◆ Zu erledigende Aufgaben:
1. Wie tief liegt laut dem Text über das Lüneburger Senkungsgebiet der Salzstock unter der Oberfläche?
2. Nenne alle Zwischenüberschriften, die im Text über das Lüneburger Senkungsgebiet auf den einleitenden Absatz folgen.
3. Schreibe den Text über das Lüneburger Senkungsgebiet im Anschluss an seinen letzten Satz weiter.

Das Lüneburger Senkungsgebiet
An rund 300 Messpunkten wird der Untergrund der Stadt überwacht
Unter Teilen der Lüneburger Innenstadt liegt ein großer Salzstock. Der Abbau von Tausenden Tonnen Sole jährlich hat Lüneburg vor allem im 15. und 16. Jahrhundert zu Reichtum verholfen. Als Folge des Salzabbaus entstand jedoch ein Senkungsgebiet, das potenziell die Standsicherheit der dortigen Gebäude gefährdet.
Was ist ein Senkungsgebiet?
Ein Senkungsgebiet ist ein Bereich, in dem es aufgrund geologischer Prozesse im Untergrund zu Bodenbewegungen an der Oberfläche kommen kann. Ursachen können zum Beispiel alte Bergbauaktivitäten oder natürliche Bodenverhältnisse sein.
Im Lüneburger Senkungsgebiet entstehen Absenkungen durch Ausspülungen im Salzstock. Dieser befindet sich – je nach Position – 30 bis 70 Meter tief unter der Oberfläche.
Was ist ein Erdfall und wie oft gibt es diese in Lüneburg?
In Senkungsbieten kann es aufgrund von Bodenbewegungen oberirdisch zu Erdfällen kommen. Wenn im Untergrund Hohlräume entstehen, z. B. durch das Ausspülen von Salz, kann Erde nachsacken und oberirdisch entsteht ein Krater.
Erdfälle ereignen sich in Lüneburg immer seltener – den letzten gab es 2016 am Ochtmisser Kirchsteig, davor gab es zwei Vorfälle im Jahr 2006, ebenfalls am Ochtmisser Kirchsteig (Stand: September 2025).

Diese Karte zeigt das Senkungsgebiet in Lüneburg und gibt an, wo potenziell Erdfälle auftreten können.
Karte: Landesamt für Bergbau, Energie und Geologie (LBEG)
Boden bewegt sich überwiegend moderat
Seit 1980 ist die Lüneburger Saline geschlossen. Schon weitaus länger, nämlich seit dem Ende des Zweiten Weltkrieges, lässt die Hansestadt Lüneburg das Senkungsgebiet fortlaufend beobachten. War es in den 1970er-Jahren vor allem die Westliche Altstadt, wo der Boden deutlich absackte und zahlreiche Häuser nicht zu retten waren, bewegt sich der Boden dort seit langem an vielen Stellen nur noch um Millimeter im Jahr.
Überwiegend bewegt sich der Boden moderat. Immer wieder sind Anwohnende und Hansestadt intensiv über Maßnahmen zur Sicherung und zur Verkehrsberuhigung vor Ort im Gespräch.
Erdbewegungen werden aufgezeichnet und regelmäßig ausgewertet
An rund 300 Messpunkten werden die Erdbewegungen aufgezeichnet, um rechtzeitig auf Veränderungen reagieren zu können. Die Messdaten werden regelmäßig ausgewertet. In der Regel geschieht dies alle zwei Jahre, bei Bedarf auch öfter – je nachdem, welche Dynamik sich vor Ort entwickelt.

◆ Vorliegende Einträge:
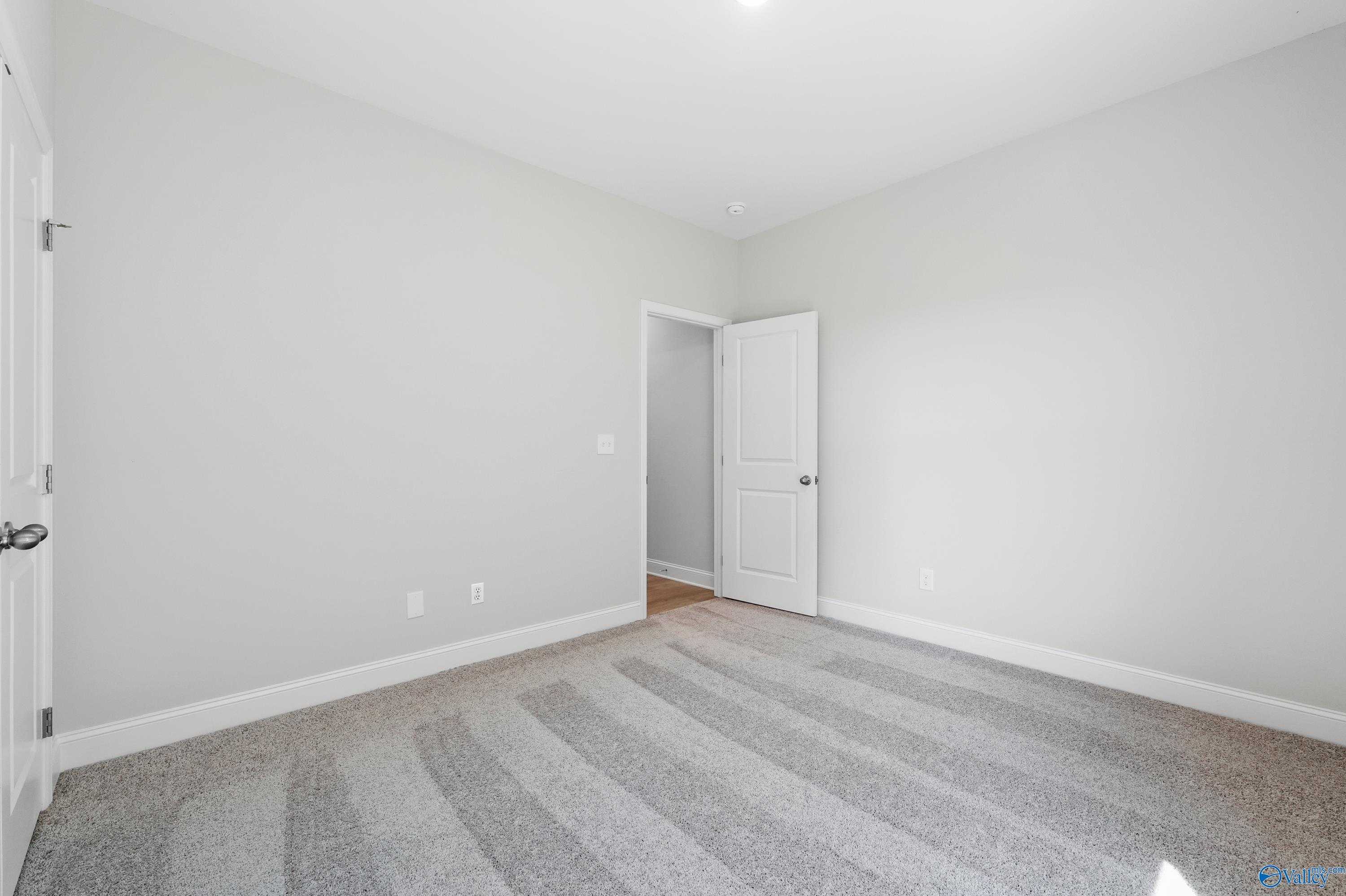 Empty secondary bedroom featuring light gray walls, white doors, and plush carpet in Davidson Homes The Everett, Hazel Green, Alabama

* * *

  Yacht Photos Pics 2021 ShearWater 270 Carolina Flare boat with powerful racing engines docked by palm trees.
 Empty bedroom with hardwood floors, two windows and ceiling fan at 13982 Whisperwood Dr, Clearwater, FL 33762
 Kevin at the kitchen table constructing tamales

◆ Gegebene Antworten:
1. Je nach Position 30 bis 70 Meter unter der Oberfläche.

2.
Was ist ein Senkungsgebiet?
Was ist ein Erdfall und wie oft gibt es diese in Lüneburg?
Boden bewegt sich überwiegend moderat
Erdbewegungen werden aufgezeichnet und regelmäßig ausgewertet

3.
Das messtechnisch überwachte Senkungsgebiet mit einer Größe von 1,8 Quadratkilometern erstreckt sich etwa von der Rückseite des Rathauses über die westliche Altstadt bis zum Schildstein und bis Volgershall. Im Norden verläuft der Bereich, in dem messtechnisch Bewegungen erfasst werden, ungefähr entlang der Schomakerstraße und im Süden über die Saline bis zum Postgelände entlang Neues Feld zum Schildsteinweg. Innerhalb dieses Bereiches liegt der rund 1,2 Quadratkilometer große Salzstock, in dem es auch zu Erdfällen kommen kann.
Was ist bei Erdfällen zu tun?
Bei akuten Gefährdungslagen wenden Sie sich bitte direkt an die Polizei (Telefon 110) oder an die Feuerwehr (Telefon 112).
Der Einbruchbereich sollte nach Möglichkeit sofort abgesperrt werden – sicherheitshalber bis mindestens drei Meter vom Erdfallrand entfernt, da Erdfälle nachbrechen können.
Eventuell betroffene Versorgungs- und Entsorgungsleitungen (Gas, Wasser, Strom) müssen sofort abgestellt werden. Benachrichtigen Sie dazu die örtlichen Ver- und Entsorgungsbetriebe.
- Störungsnummer Strom/Wasser: 0800 0282266
- Störungsnummer Gas: 0800 4282266
Benachrichtigen Sie das Ordnungsamt (Telefon 04131 309-3300), das als Gefahrenabwehrbehörde zuständig ist. Sind Häuser oder andere bauliche Anlagen beschädigt, muss auch die Bauordnungsbehörde informiert werden (Telefon 04131 309-3648).
Bauen im Senkungsgebiet
Häufig gestellte Fragen
Durch Bodenbewegungen oder punktuelle Erdfälle können Schäden an Gebäuden entstehen, etwa Risse in Wänden, Schiefstellungen oder Belastungen für Leitungen und Kanäle. Deshalb gelten für Bauvorhaben in solchen Gebieten besondere Regeln.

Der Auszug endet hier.